Hipódromo de Hollywood inicia temporada empañada por muerte de caballos





 

El hipódromo estadounidense de Santa Anita, en Arcadia (California), conocido por atraer a famosos de Hollywood, arrancó este viernes su temporada de carreras de otoño en medio de la controversia por la muerte de decenas de pura sangres en sus pistas en el último año.

Al menos 31 caballos han muerto durante las carreras o los entrenamientos, el último de ellos registrado a comienzos de este mes mientras el animal era adiestrado.

Las carreras de otoño comenzaron hoy, además, bajo la presión de las autoridades estatales para garantizar la seguridad de los pura sangre.

El pasado lunes, el gobernador de California, Gavin Newsom, dijo en una entrevista al periódico New York Times que el ‘tiempo se acaba’ en caso no se realicen reformas significativas con respecto a la salud de los animales.

El parque, ubicado en el condado de Los Ángeles, se prepara para recibir el 1 de noviembre el Breeders’ Cup World Championships, una de las carreras hípicas más importantes del país y que en 2018 entregó más de 30 millones de dólares en premios.

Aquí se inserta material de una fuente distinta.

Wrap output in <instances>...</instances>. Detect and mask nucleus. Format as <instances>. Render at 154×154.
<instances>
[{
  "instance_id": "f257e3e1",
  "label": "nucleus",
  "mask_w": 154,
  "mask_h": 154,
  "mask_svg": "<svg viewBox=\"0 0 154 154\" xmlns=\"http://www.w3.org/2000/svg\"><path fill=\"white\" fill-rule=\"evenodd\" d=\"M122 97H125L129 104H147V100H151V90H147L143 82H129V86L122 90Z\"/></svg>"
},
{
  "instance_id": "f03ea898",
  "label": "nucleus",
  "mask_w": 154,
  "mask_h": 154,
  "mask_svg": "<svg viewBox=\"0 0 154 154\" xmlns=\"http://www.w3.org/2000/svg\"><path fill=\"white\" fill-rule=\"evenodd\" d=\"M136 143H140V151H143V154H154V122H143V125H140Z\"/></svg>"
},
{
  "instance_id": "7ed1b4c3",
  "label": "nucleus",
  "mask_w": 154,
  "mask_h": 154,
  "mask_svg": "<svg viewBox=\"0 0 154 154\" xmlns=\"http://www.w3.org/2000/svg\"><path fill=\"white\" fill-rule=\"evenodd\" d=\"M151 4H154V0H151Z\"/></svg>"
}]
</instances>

Las carreras en el hipódromo tuvieron que detenerse durante la mayor parte del pasado mes de marzo mientras se realizaban exámenes en la pista.

Tras implementar una serie de medidas, la Junta de Carreras de Caballos de California dio vía libre para la apertura en abril, pero los caballos siguieron muriendo, lo que llevó a que una semana antes de concluir la temporada de primavera tanto la junta como el gobernador pidieran el cierre del hipódromo.

Al cierre de las actividades el pasado 23 de junio habían muerto 30 caballos.

No son buenos tiempos para un recinto que por décadas ha servido de escenario en películas como ‘The Story of Seabiscuit’ (1949), con Shirley Temple; ‘Nixon’ (1995) o ‘The Lone Ranger’ (2013), y que ha recibido la visita de estrellas como Lana Turner, Edgar Bergen, Jane Russell y Cary Grant.

Cerca de 2.000 caballos viven en Santa Anita Park, que recibe tanto a decenas de familias que hacen pícnic como a quienes acuden al elegante restaurante Turf Terrace, que tiene un estricto código de vestimenta.

Este hipódromo con centenares de trabajadores, la mayoría latinos, es una buena fuente de ingresos a las arcas del condado de Los Ángeles.

Las directivas del parque anunciaron en un comunicado a principios de esta semana que contarán con un equipo de inspección veterinaria de siete miembros para las carreras de otoño.

El equipo ‘revisará todos los caballos que hayan avisado con 48 horas de anticipación para hacer ejercicio, ya sea en la pista principal de una milla, y también revisará todos los caballos que ingresaron para correr en las carreras’, señalaron.